Exercise task 1 —
Do these statements agree with the review below? Answer yes or no for each, quoting the deciding words of the review. (a) According to Gillman, recent times have seen no major depression because uninvestible capital was absorbed in unproductive expenditures. (b) The reviewer finds Gillman's theory to be in line with Marx's theory of accumulation. (c) For Marx, the rate of profit rises in the course of capital formation.
Exercise task 2 —
Could you reproduce the review below word for word, starting at "Paul Mattick" and ending at "York, 1965. $5.00]."?

Source text —
*-*-*

Paul Mattick

Prosperity In Crisis: A Review

1966


Published: in Contemporary Issues (New York) No 52, Spring 1966.
Transcription: Adam Buick
HTML-markup: Jonas Holmgren


The Orwellian principles of newspeak, which include the interchangeability of words to enable them to express the opposite of what they appear to be, dominate today's political vocabulary. Just as peace stands for war and wars are fought to maintain peace, so many other terms have come to designate their opposites. It is then not surprising to encounter a book which declares that the opposite of crisis, namely prosperity, is itself in crisis. [Prosperity in Crisis by Joseph M. Gillman. Marzani & Munsel. New York, 1965. $5.00].

Gillman's new book develops the thesis "that the capitalist economies experience booms and depressions because they operate within a framework in which more profits, or social surplus, is produced than can be absorbed in the expansion of their productive assets on a continuing basis, and that this condition has worsened under the impact of the new technologies and concentrated business organization." In recent times, Gillman says, there has been no major depression because uninvestible capital has been absorbed in government-induced unproductive and wasteful expenditures. Unless new substitutes for private investments are found, these expenditures must continuously be increased to avoid another depression. In this, he says, "lies the crisis of America's postwar prosperity. It is a new form of economic crisis."

This "new form of economic crisis" does not seem to be a crisis at all. If a depression can be prevented by way of government expenditures, and if there is a large enough surplus to allow for such expenditures, why should not prosperity continue unabated? Although Gillman professes to being a Marxist, his theory is the exact opposite of Marx's theory of accumulation. To put it briefly—for Marx, the capitalist system experiences periods of crisis and finally comes to its end because of a lack of profit, or surplus-value, relative to the accumulated capital. For Gillman—to put it just as briefly—capitalism is in crisis because "the economy's profit-producing potentialities are greater than its profit-consuming potentialities." For Marx, the rate of profit falls in the course of capital formation; for Gillman there is too much "excess social surplus," which condemns the system to increasingly larger unproductive expenditures. If that were all that bothers the system it really has no problem, for nothing could be easier than to increase unproductive expenditures.

*-*-*

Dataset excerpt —
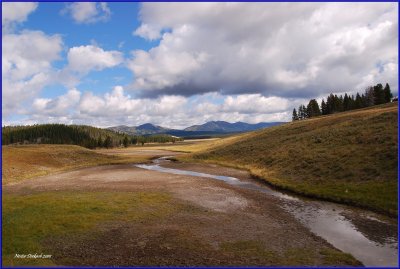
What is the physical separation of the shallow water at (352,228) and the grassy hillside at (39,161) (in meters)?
46.9

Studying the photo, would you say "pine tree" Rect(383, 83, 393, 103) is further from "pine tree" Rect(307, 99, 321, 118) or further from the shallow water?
the shallow water

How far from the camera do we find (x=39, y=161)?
75.1 m

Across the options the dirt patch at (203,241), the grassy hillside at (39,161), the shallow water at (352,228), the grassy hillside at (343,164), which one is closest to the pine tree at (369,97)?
the grassy hillside at (343,164)

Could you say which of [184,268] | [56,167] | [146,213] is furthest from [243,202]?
[56,167]

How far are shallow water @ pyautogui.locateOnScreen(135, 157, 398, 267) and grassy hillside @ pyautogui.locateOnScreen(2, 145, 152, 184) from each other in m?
46.9

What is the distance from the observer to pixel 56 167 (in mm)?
75312

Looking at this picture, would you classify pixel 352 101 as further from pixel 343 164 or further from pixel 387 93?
pixel 343 164

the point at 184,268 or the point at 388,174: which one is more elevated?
the point at 388,174

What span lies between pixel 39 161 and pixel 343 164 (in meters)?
67.0

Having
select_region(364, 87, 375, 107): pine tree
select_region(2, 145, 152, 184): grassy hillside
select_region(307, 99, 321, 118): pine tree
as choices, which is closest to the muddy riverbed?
select_region(2, 145, 152, 184): grassy hillside

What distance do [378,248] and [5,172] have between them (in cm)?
5949

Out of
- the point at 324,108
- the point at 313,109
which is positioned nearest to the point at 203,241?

*-*-*

Correct result 1 —
(a) Yes: "In recent times, Gillman says, there has been no major depression because uninvestible capital has been absorbed in government-induced unproductive and wasteful expenditures."
(b) No: "his theory is the exact opposite of Marx's theory of accumulation."
(c) No: "For Marx, the rate of profit falls in the course of capital formation"

Correct result 2 —
Paul Mattick

Prosperity In Crisis: A Review

1966


Published: in Contemporary Issues (New York) No 52, Spring 1966.
Transcription: Adam Buick
HTML-markup: Jonas Holmgren


The Orwellian principles of newspeak, which include the interchangeability of words to enable them to express the opposite of what they appear to be, dominate today's political vocabulary. Just as peace stands for war and wars are fought to maintain peace, so many other terms have come to designate their opposites. It is then not surprising to encounter a book which declares that the opposite of crisis, namely prosperity, is itself in crisis. [Prosperity in Crisis by Joseph M. Gillman. Marzani & Munsel. New York, 1965. $5.00].